Directions: Reproduce the entries below exactly, but only from the line containing "that crash machines" to the line containing "Limited negotiation", inclusive.
BEGIN
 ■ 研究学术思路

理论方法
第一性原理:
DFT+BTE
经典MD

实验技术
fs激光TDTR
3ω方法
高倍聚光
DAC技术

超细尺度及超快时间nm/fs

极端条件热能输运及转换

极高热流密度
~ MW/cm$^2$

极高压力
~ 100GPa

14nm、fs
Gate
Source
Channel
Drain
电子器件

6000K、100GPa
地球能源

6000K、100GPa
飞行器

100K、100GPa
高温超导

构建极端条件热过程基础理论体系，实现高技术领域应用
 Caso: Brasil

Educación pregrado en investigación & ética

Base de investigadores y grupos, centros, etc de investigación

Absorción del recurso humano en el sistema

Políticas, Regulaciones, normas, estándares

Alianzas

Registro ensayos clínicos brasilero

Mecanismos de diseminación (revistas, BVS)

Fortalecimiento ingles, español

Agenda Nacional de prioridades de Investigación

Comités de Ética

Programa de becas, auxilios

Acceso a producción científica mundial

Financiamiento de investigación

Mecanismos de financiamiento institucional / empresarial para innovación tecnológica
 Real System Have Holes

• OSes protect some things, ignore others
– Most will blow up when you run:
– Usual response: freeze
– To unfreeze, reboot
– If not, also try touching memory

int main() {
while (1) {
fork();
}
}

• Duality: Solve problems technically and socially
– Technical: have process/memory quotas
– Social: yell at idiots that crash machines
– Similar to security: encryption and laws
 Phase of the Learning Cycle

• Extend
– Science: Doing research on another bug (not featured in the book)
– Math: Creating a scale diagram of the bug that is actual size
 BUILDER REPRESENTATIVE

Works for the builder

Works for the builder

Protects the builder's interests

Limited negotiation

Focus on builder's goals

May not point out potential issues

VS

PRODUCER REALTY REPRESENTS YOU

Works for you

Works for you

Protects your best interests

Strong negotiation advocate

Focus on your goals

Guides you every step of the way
END
Reply:
– Social: yell at idiots that crash machines
– Similar to security: encryption and laws
 Phase of the Learning Cycle

• Extend
– Science: Doing research on another bug (not featured in the book)
– Math: Creating a scale diagram of the bug that is actual size
 BUILDER REPRESENTATIVE

Works for the builder

Works for the builder

Protects the builder's interests

Limited negotiation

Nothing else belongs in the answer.